In the past, MediScene learns, in such instances the jaw would be removed and a flap from the forehead inserted there, but it would present a bad cosmetic effect. Now, says Dr. Shanmuganathan, explaining that they use the “free flap surgery” depending on the tissue affected. “We take a flap from the forearm along with the blood vessels and insert it into the floor of the mouth, connecting the blood vessels to those in the neck.

He cites the other sites from which harvests would be made, depending on the need, such as bone from the hip with the blood vessels, all of which would enable the Oral Maxillo-facial Surgeon to reconstruct the whole face without any cosmetic defects. The other important factor is that the functioning would also not be impaired.

Conceding that “it is no easy job”, he says that such surgery which includes 12-14 hours theatre work, is a heavy burden on the government, costing “big money”, around Rs. 1 million. There would be an additional cost if chemo and radio therapy have to be given.

This is why he urges prevention by not resorting to the tobacco habit and coming in early for treatment.

International dental sessions

The Joint International Conference and 80th Anniversary Annual Scientific Sessions of the Sri Lanka Dental Association will be held from June 27 to July 1 at the BMICH in Colombo.  More than 1,000 delegates, both foreign and local, will attend the sessions which are being organised in collaboration with the FDI World Dental Federation and the Commonwealth Dental Association.
MediScene is the print media sponsor of the sessions.

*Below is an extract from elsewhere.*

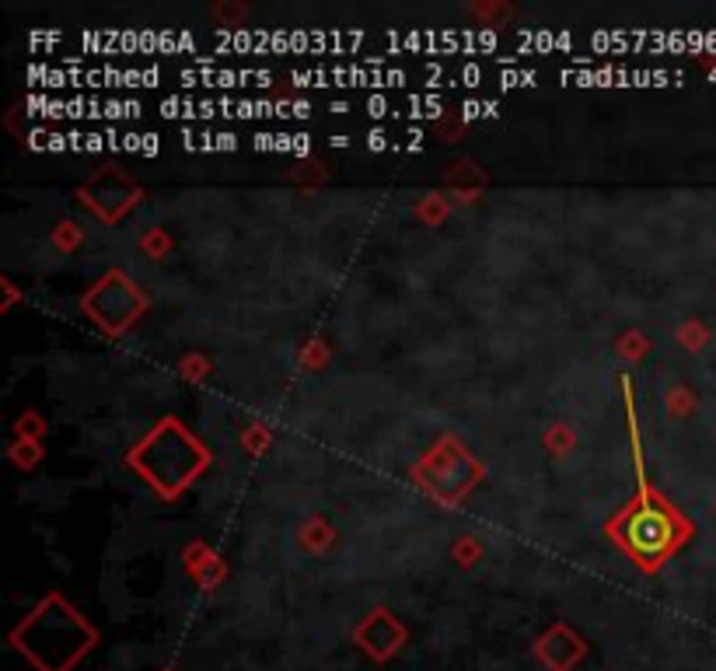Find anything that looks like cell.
<instances>
[{"label":"cell","instance_id":"9","mask_svg":"<svg viewBox=\"0 0 716 671\" xmlns=\"http://www.w3.org/2000/svg\"><path fill=\"white\" fill-rule=\"evenodd\" d=\"M252 144L262 151H294V154H308V147H311L304 133H298V137H290V133H259Z\"/></svg>","mask_w":716,"mask_h":671},{"label":"cell","instance_id":"5","mask_svg":"<svg viewBox=\"0 0 716 671\" xmlns=\"http://www.w3.org/2000/svg\"><path fill=\"white\" fill-rule=\"evenodd\" d=\"M625 535H630L633 549H640V553H661L671 543V522L664 518L661 510L646 507V510H640L636 518L630 522Z\"/></svg>","mask_w":716,"mask_h":671},{"label":"cell","instance_id":"8","mask_svg":"<svg viewBox=\"0 0 716 671\" xmlns=\"http://www.w3.org/2000/svg\"><path fill=\"white\" fill-rule=\"evenodd\" d=\"M183 141H186L189 151H235L238 147L235 133H193V130H183Z\"/></svg>","mask_w":716,"mask_h":671},{"label":"cell","instance_id":"3","mask_svg":"<svg viewBox=\"0 0 716 671\" xmlns=\"http://www.w3.org/2000/svg\"><path fill=\"white\" fill-rule=\"evenodd\" d=\"M290 81L301 84V87H329V84H340V87H402L409 78L406 71H382V66H335V71H294Z\"/></svg>","mask_w":716,"mask_h":671},{"label":"cell","instance_id":"1","mask_svg":"<svg viewBox=\"0 0 716 671\" xmlns=\"http://www.w3.org/2000/svg\"><path fill=\"white\" fill-rule=\"evenodd\" d=\"M388 42L395 50H419V53H489L497 50V35L494 32H388Z\"/></svg>","mask_w":716,"mask_h":671},{"label":"cell","instance_id":"6","mask_svg":"<svg viewBox=\"0 0 716 671\" xmlns=\"http://www.w3.org/2000/svg\"><path fill=\"white\" fill-rule=\"evenodd\" d=\"M183 84L196 87V84H207V87H241V84H256V87H266L273 84V74L270 71H217L214 60L204 63V71H183Z\"/></svg>","mask_w":716,"mask_h":671},{"label":"cell","instance_id":"10","mask_svg":"<svg viewBox=\"0 0 716 671\" xmlns=\"http://www.w3.org/2000/svg\"><path fill=\"white\" fill-rule=\"evenodd\" d=\"M539 78H535V71H513V66H504V74H500V84L504 87H525V84H535Z\"/></svg>","mask_w":716,"mask_h":671},{"label":"cell","instance_id":"7","mask_svg":"<svg viewBox=\"0 0 716 671\" xmlns=\"http://www.w3.org/2000/svg\"><path fill=\"white\" fill-rule=\"evenodd\" d=\"M518 42L521 50H539V53H549V50H559V53H577V35L573 32H518Z\"/></svg>","mask_w":716,"mask_h":671},{"label":"cell","instance_id":"2","mask_svg":"<svg viewBox=\"0 0 716 671\" xmlns=\"http://www.w3.org/2000/svg\"><path fill=\"white\" fill-rule=\"evenodd\" d=\"M29 109H35L32 116H50V120H129L141 116L137 102H98V99H29Z\"/></svg>","mask_w":716,"mask_h":671},{"label":"cell","instance_id":"11","mask_svg":"<svg viewBox=\"0 0 716 671\" xmlns=\"http://www.w3.org/2000/svg\"><path fill=\"white\" fill-rule=\"evenodd\" d=\"M465 120H476V116H497V102H465L461 105Z\"/></svg>","mask_w":716,"mask_h":671},{"label":"cell","instance_id":"4","mask_svg":"<svg viewBox=\"0 0 716 671\" xmlns=\"http://www.w3.org/2000/svg\"><path fill=\"white\" fill-rule=\"evenodd\" d=\"M567 84H667L678 81L671 71H625V66H570L563 71Z\"/></svg>","mask_w":716,"mask_h":671},{"label":"cell","instance_id":"12","mask_svg":"<svg viewBox=\"0 0 716 671\" xmlns=\"http://www.w3.org/2000/svg\"><path fill=\"white\" fill-rule=\"evenodd\" d=\"M367 147L371 151H385V147H392V137H388L385 130H374L371 137H367Z\"/></svg>","mask_w":716,"mask_h":671}]
</instances>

Then there were ‘pullers’, ‘fillers’

Not only did they cut your hair and shave you but they also did what had to be done to your teeth. Yes, in ancient times, barbers doubled up as ‘dentists’, smiles Dr. Shanmuganathan, explaining that it had all to do with the chair. The current chair that Dental Surgeons use is modelled on the humble chair that barbers used, which in those days gave them access to hair and beard as well as the mouths of people, making the task of pulling out teeth easy, according to him.

Dentistry’s early roots lie in Egyptian times when it was a ‘family business’ passed down from father to son. It evolved into a science in the 16th century, MediScene learns, but even then as anaesthesia was not known, whoever was having tooth trouble was held down firmly while the dentist pulled out the offender.

In those times, dentists were just ‘pullers’, ‘fillers’ and ‘cleaners’, says Dr. Shanmuganathan, pointing out that in different parts of the world there would be different interpretations with regard to work done on teeth. A diamond on a tooth would mean prosperity.
Gradually, as demands grew with regard to the teeth work requested, dentistry as a science also developed. While the condition of the teeth matters, now more people are also seeking aesthetic dentistry which includes the face as well, he says.

This led to dentistry branching into several sub-specialities and becoming a state-of-the-art science.